A lot of AI is about vector space these days. https://www.kaggle.com/c/word2vec-...

Animats · on Dec 16, 2016

but it turns out you can represent a language pretty well in a mere thousand or so dimensions

That makes sense, considering that Basic English has only a thousand words yet can express most concepts with enough words.

YeGoblynQueenne · on Dec 16, 2016

>> When you summarize language in a similar way, you essentially produce multidimensional maps of the distances, based on common usage, between one word and every single other word in the language.

The problem with word embeddings, or any distance-based model really, is that language doesn't work that way.

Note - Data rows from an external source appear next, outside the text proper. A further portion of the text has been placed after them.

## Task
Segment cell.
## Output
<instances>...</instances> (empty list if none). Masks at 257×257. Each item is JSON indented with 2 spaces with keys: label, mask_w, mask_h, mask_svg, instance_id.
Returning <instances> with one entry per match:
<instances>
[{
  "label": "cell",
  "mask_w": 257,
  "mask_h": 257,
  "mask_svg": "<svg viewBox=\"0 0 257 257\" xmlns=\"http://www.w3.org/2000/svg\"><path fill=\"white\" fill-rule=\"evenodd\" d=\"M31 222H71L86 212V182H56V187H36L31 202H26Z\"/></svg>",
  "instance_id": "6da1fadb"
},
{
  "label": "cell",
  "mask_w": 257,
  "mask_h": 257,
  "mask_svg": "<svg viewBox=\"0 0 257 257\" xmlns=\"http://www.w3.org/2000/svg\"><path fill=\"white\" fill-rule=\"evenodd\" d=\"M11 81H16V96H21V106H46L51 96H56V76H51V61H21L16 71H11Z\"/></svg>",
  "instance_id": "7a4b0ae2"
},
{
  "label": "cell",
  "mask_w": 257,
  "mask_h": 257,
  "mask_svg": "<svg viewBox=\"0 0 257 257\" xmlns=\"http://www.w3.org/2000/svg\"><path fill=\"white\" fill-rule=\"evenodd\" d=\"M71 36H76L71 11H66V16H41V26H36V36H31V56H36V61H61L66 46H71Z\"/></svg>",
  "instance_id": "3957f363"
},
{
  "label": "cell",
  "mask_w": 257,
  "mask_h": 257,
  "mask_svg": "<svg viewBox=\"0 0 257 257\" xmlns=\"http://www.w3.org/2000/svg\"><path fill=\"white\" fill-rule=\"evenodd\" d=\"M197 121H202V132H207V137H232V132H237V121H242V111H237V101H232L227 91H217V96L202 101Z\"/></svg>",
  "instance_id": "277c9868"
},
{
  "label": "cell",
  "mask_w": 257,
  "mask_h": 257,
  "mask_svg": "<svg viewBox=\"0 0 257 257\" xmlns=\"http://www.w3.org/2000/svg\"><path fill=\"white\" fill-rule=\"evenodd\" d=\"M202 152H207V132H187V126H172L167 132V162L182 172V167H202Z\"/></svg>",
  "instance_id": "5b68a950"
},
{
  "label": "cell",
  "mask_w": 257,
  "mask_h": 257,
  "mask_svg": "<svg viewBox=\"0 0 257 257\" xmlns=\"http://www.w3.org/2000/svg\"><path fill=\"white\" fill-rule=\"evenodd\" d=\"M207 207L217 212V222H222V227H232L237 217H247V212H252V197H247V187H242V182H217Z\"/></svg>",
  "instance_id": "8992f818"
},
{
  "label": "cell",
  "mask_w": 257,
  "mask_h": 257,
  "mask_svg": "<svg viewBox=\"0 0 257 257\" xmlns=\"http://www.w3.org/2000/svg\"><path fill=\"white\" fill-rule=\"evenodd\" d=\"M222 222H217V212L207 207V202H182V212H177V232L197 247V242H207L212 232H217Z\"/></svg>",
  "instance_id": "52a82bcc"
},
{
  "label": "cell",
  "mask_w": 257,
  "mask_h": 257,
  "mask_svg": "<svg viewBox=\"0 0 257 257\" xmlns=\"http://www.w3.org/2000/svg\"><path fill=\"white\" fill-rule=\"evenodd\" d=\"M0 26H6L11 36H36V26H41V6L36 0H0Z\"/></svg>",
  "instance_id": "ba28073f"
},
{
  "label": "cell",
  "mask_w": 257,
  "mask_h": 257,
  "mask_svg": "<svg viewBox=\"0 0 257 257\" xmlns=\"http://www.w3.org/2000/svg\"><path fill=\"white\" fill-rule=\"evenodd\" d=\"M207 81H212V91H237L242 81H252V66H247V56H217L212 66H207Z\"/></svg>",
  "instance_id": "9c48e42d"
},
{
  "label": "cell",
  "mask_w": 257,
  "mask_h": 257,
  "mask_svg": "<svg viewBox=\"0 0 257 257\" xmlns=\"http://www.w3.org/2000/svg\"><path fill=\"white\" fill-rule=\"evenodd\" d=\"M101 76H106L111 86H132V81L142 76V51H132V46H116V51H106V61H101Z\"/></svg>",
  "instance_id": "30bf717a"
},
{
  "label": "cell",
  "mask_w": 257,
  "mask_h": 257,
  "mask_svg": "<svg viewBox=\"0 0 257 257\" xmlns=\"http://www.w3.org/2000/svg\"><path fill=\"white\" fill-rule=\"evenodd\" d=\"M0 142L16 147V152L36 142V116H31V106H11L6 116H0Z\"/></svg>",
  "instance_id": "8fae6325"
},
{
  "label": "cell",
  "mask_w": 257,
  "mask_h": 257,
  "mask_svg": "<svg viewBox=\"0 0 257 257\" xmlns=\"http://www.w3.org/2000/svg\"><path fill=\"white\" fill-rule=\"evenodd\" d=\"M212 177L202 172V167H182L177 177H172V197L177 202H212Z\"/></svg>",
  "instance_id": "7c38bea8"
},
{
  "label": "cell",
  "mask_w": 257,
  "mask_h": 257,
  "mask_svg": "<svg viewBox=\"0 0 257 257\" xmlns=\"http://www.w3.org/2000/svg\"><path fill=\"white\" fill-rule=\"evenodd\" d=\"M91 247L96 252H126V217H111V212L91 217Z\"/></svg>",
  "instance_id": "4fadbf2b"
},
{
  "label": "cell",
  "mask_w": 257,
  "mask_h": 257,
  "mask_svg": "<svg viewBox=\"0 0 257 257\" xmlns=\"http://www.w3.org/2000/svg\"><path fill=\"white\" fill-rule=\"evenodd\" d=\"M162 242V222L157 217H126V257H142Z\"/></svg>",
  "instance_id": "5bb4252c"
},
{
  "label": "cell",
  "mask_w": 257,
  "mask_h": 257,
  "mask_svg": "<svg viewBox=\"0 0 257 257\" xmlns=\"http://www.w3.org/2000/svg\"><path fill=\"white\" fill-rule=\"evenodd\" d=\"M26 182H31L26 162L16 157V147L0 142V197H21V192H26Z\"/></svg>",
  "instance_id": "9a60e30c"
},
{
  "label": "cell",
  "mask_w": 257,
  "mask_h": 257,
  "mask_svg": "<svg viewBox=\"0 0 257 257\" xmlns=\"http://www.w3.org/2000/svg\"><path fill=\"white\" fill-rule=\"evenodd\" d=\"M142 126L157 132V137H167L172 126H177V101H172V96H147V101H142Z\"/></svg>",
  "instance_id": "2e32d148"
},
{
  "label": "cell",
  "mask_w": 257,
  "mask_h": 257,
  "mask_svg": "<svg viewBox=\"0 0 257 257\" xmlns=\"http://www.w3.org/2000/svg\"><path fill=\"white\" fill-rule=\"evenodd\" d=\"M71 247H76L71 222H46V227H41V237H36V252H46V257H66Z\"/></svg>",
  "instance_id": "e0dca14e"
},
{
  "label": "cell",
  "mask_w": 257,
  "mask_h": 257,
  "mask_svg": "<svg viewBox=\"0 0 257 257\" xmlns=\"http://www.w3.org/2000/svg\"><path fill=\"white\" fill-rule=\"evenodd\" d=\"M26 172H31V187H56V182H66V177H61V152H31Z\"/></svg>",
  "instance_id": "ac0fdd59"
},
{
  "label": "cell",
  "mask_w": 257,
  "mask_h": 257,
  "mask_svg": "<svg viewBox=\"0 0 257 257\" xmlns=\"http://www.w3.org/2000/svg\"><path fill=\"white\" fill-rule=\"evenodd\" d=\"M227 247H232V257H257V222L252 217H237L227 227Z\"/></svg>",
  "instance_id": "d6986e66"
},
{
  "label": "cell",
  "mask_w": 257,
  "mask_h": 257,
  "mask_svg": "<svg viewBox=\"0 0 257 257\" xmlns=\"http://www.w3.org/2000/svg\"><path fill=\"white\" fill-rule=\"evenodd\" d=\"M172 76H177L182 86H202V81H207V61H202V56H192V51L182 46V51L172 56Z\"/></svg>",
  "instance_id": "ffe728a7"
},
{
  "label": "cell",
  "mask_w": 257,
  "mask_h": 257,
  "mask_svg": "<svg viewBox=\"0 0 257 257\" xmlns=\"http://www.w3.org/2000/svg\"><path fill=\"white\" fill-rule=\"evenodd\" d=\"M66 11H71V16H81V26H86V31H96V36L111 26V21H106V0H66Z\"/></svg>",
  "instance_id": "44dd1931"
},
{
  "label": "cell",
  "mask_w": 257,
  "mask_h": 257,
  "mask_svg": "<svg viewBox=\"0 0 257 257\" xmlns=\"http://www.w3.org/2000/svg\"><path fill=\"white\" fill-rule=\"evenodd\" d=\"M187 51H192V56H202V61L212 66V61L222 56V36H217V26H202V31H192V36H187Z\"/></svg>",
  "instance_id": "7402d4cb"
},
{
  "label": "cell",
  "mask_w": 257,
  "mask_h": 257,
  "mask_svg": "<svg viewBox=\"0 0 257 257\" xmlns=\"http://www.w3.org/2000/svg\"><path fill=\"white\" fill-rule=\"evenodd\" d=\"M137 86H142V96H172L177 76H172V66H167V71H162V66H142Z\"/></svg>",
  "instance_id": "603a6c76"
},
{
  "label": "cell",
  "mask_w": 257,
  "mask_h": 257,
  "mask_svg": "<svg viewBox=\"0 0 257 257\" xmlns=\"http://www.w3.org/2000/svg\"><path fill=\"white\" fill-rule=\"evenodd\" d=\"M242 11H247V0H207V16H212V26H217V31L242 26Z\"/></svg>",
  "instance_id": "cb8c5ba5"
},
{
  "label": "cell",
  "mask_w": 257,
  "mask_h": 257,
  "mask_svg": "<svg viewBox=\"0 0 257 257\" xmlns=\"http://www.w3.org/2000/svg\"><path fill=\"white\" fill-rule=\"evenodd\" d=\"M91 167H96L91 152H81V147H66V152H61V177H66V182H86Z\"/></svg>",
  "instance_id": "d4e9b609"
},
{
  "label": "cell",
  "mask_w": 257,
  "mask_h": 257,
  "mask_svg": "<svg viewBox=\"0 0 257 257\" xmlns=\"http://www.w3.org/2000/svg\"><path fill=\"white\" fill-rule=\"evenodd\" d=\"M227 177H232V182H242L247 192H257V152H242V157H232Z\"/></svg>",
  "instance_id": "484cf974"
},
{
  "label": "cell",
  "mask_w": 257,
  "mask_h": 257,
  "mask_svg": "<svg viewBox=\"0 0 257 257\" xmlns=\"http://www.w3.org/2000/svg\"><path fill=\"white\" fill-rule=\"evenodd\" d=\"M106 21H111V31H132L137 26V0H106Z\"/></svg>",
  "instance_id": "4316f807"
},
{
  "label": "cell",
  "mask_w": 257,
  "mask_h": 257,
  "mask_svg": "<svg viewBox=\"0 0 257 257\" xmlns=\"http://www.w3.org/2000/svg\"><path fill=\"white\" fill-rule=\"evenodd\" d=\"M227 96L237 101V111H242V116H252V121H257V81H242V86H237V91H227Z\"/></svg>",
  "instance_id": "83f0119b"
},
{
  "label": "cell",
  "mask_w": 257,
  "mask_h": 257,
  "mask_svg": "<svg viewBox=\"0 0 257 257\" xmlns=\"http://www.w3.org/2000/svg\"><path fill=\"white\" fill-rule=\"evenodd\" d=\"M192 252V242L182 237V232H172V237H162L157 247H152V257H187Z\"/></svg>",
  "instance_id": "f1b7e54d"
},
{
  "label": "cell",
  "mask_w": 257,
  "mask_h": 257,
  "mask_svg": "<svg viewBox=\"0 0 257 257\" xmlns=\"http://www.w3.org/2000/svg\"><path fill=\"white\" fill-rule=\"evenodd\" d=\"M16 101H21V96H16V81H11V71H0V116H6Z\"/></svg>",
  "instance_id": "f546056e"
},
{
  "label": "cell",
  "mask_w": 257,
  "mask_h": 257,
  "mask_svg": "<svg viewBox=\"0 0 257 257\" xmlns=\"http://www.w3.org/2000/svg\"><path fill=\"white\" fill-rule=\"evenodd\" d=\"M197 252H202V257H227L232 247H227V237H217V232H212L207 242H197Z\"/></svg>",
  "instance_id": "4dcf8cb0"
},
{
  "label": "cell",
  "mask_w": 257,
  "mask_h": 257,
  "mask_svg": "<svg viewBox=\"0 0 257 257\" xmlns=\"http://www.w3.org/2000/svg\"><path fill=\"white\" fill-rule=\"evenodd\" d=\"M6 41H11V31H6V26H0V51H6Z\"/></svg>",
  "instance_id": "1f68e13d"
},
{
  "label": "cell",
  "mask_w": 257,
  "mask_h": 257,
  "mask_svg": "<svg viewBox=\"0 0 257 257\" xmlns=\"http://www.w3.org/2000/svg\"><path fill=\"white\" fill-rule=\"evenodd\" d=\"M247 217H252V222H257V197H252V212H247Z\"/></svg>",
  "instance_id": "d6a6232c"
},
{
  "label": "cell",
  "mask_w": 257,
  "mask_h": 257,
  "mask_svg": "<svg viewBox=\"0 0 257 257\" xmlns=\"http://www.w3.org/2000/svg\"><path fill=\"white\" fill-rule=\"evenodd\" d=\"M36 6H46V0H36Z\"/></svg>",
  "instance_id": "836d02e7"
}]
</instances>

Chomsky has a standard example he uses to make this point: "Instinctively, Eagles that fly swim". He points out that in this phrase, the "instinctively" goes with "to swim" (as in "instinctively, they swim") even though the phrase, and the attachement, mean nothing (the phrase is nonsensical by design).

If the relation was really based on distance, we would expect "instinctively" to attach to "fly". The fact that it doesn't suggests that there is something else that makes us pick the correct association out of all the possible interpretations in that sentence.

Word vectors in their original form also have trouble with homonyms etc "faux amies": for instance, the word "cat"- is it referring to the animal, or to the Linux command? In vector space, there wouldn't be any difference, so the animal would be associated with the symbol ">" and the Linux command with "small" and "furry".

gipp · on Dec 16, 2016

The "distance" referenced in your quote is not distance in a sentence, it's the distance between points in this abstract embedding space. Two completely different things. The Chomsky argument isn't really relevant here.

YeGoblynQueenne · on Dec 16, 2016

Meh. You're totally right, of course. What the hell was I thinking? :/

JumpCrisscross · on Dec 16, 2016

Language is something we intuitively understand. To get weak AI's potential, consider how many less-intuitive problems might be similarly addressable.

matt4077 · on Dec 16, 2016

Word embeddings are actually quite neat. You get to the poinr where you can do QUEEN - OLD - PRESIDENT = GIRL. Or take the new google translate as a very practical example. But yes, it's not quite the groundbreaking progress that has been achieved in image and video.

eli_gottlieb · on Dec 16, 2016

>You get to the poinr where you can do QUEEN - OLD - PRESIDENT = GIRL.

That's very nice, but it seems to miss the difference between a monarchy and a presidential republic.